Ces petits pains vapeur, bāo zi 包子 sont très populaires et originaires de Chine, varient de taille et de farces selon les régions et existent aussi bien en version farce salée ou sucrée qu’en version nature qu’on appelle mantou. La pâte est composée de farine de blé, d’eau, parfois un peu de sucre, et de levure. Les farces salées sont souvent à base de porc et de légumes, mais comme toujours il existe une multitude de variantes. L’influence de la cuisine chinoise étant vaste, on trouve aussi trace de ce type de pain vapeur mais aux farces différentes, aux Philippines, au Japon, en Mongolie et… bien sûr au Vietnam.

Dans la version vietnamienne, les bánh bao (bánh = gâteau ou galette / bao = envelopper) ont été adaptés au goût des Vietnamiens. La pâte est faite de farine de blé, additionnée de de farine de riz ou de maïs selon les familles, mélangée avec du lait au lieu de l’eau comme la version originale chinoise, avec toujours deux sortes de levures, la boulangère et la chimique, et avec une quantité de sucre plus importante que les Chinois. Quant à la farce, il existe bien sûr des variantes très proches des pains chinois, à base de porc laqué par exemple, mais la version vietnamienne la plus populaire est celle aux porc haché, champignons parfumés (shiitakés) et/ou champignons noirs, œufs durs de poule ou de caille et saucisses chinoise Lap Cheong (en vietnamien, lạp xưởng). La farce peut également s’enrichir de petits dés de pois patate (ou jicama) qui est très doux et croquant, ou encore la châtaigne d’eau de même texture. On en trouve en France, dans les marchés asiatiques, frais (pois patate), en boîte ou surgelé (châtaigne d’eau).

Les critères de réussite des banh bao pour les Vietnamiens sont le moelleux et la blancheur de la pâte. Chaque famille possède son petit secret de fabrication. Pour blanchir la pâte par exemple, certains ajoutent quelques gouttes de vinaigre ou de citron dans la pâte (non testé), du vinaigre dans l’eau de cuisson à la vapeur. D’autres disent que le lait aiderait à rendre la pâte plus blanche que l’eau. Ou encore le mélange de farines favoriserait la texture moelleuse. Aujourd’hui, on trouve des préparations en sachet pour la confection des banh bao. Selon mes recherches et à la lecture de certains forums à ce sujet, il semblerait que ces préparations ne sont pas fiables. En ce qui me concerne, je n’ai jamais testé.

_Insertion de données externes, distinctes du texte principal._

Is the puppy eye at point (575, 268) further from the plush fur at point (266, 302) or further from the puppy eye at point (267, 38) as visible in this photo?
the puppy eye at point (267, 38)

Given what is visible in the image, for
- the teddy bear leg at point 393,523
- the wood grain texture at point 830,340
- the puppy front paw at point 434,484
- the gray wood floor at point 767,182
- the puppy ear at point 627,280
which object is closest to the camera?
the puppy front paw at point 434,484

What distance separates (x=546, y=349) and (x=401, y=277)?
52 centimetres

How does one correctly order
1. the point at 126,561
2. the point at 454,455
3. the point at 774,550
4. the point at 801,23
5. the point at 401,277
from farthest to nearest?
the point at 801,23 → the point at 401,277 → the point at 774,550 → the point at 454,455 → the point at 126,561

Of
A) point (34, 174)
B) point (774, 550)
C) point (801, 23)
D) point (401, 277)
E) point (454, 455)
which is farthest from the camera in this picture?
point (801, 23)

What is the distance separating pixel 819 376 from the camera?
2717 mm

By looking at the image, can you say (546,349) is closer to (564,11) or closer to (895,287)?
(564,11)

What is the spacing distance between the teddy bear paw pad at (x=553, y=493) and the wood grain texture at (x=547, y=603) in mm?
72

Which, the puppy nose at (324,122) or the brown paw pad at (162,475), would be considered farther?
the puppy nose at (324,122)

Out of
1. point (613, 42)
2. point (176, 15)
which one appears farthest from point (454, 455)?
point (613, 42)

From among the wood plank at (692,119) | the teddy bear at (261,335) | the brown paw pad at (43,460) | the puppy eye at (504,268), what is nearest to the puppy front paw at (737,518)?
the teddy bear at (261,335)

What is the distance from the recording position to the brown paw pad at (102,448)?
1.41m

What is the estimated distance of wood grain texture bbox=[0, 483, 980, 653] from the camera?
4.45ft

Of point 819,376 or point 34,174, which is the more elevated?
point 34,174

Dans le sud du Vietnam, les banh bao, très complets et nourrissants, se dégustent à n’importe quelle heure de la journée, et s’achètent facilement dans la rue. Hors du pays, ces brioches farcies restent très populaires et appréciées par les Vietnamiens exilés. Avec le temps, les banh bao sont même devenus la madeleine de Proust pour la génération née hors du Vietnam comme moi, nourrie avec délice et bonheur aux banh bao, pour le goûter, pour un en-cas ou pour un repas sur le pouce… Et avec quelques gouttes de Maggi®, la magie opère… Chers amis et visiteurs d’origine vietnamienne, vous en souvenez-vous ?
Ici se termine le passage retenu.